By contrast, officers have stood peacefully as other demonstrations have been permitted to go ahead in the capital. “Why were we treated differently? Klingler asked. “Why were we specifically pointed out and threatened? 

“I absolutely felt silenced and that the police did not want to see us protest and publicly grieve for Sarah.”

Klingler has called for the resignation of Dame Cressida Dick – in contrast to a fellow Reclaim These Streets organiser who in March said she did not want the Met Police chief because she didn’t want to “add to the pile-on” of “the one of the most senior women in British policing history”.

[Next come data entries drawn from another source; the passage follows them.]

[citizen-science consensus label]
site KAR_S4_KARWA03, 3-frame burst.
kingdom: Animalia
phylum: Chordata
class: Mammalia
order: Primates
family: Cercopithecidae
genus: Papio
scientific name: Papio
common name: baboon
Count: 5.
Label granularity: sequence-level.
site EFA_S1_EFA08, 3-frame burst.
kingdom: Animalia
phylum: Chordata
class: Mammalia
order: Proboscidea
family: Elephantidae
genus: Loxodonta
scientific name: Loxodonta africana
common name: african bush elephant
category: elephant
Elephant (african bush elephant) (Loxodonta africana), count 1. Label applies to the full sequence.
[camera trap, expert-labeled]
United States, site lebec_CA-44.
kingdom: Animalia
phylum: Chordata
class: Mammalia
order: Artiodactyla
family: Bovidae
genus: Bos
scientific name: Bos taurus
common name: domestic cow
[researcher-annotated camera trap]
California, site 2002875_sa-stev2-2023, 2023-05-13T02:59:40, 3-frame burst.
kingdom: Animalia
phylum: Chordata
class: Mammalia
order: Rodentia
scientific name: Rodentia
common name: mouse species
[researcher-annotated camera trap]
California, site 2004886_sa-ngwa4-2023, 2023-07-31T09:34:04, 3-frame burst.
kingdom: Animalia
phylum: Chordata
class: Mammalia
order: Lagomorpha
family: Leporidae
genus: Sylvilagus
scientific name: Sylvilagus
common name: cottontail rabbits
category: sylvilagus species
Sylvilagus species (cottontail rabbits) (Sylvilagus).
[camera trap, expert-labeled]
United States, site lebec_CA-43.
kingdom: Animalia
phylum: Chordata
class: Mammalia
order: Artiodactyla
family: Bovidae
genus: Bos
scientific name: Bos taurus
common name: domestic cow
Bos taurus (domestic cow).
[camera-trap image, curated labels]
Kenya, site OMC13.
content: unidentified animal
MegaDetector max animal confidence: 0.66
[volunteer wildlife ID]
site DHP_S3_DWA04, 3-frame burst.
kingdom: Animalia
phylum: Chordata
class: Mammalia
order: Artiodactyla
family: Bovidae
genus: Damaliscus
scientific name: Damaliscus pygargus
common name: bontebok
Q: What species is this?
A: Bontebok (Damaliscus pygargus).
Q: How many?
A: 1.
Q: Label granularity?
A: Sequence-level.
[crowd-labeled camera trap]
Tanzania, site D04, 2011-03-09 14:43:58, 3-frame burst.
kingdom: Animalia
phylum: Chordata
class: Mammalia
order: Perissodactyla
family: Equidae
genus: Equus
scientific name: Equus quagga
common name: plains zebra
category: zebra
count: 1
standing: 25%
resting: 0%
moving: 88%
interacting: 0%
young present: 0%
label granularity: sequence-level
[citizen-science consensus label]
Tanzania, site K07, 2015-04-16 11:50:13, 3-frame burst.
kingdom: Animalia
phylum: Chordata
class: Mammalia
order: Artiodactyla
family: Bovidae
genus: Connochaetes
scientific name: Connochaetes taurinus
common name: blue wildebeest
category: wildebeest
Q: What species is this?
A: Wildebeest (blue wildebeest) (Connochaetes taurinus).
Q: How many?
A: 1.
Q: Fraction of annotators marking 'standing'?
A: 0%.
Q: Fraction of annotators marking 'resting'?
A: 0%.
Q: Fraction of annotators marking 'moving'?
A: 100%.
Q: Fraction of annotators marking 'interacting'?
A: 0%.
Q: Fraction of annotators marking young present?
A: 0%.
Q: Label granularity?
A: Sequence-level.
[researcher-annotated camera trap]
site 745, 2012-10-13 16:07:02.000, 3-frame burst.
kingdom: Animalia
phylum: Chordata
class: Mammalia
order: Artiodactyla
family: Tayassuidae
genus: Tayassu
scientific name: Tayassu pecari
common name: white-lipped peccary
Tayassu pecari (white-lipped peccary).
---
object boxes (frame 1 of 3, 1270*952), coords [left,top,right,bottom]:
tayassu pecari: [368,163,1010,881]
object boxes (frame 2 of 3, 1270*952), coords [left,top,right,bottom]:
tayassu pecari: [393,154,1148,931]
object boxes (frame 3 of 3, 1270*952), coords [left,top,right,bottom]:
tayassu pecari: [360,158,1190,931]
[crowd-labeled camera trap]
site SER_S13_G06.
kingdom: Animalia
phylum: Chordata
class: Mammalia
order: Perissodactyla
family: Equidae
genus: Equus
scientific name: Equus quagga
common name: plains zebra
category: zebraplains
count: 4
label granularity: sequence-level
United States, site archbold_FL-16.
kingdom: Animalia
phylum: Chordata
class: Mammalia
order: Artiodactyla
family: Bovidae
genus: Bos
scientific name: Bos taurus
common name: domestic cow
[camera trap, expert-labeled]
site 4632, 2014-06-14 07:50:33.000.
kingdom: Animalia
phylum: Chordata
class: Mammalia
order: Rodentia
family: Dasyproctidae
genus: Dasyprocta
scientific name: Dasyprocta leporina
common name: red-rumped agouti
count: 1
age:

“[Dame Cressida] has failed the women of London,” Klingler said. “The way she spoke about us was belittling. I don’t care that she’s a woman at the top of the heap, I don’t think she’s served us well.”

The group hopes that if the case proceeds then it could set legal precedent for people such as Karen Reismann, the frontline nurse who was handed a £10,000 fine for protesting over the government’s 1% pay rise for NHS workers. 

A statement on its fundraising page reads: “The vigil is in the past, but the case still matters hugely. Enshrining our right to protest in law is critical especially if there were to be another lockdown. They removed the exemption for the right to protest once and can do it again.”

The group has until Wednesday 25 June to raise £20,000 to take the case forward; to date, it has raised more than £18,000.

The Metropolitan Police refused to comment when approached by the Big Issue.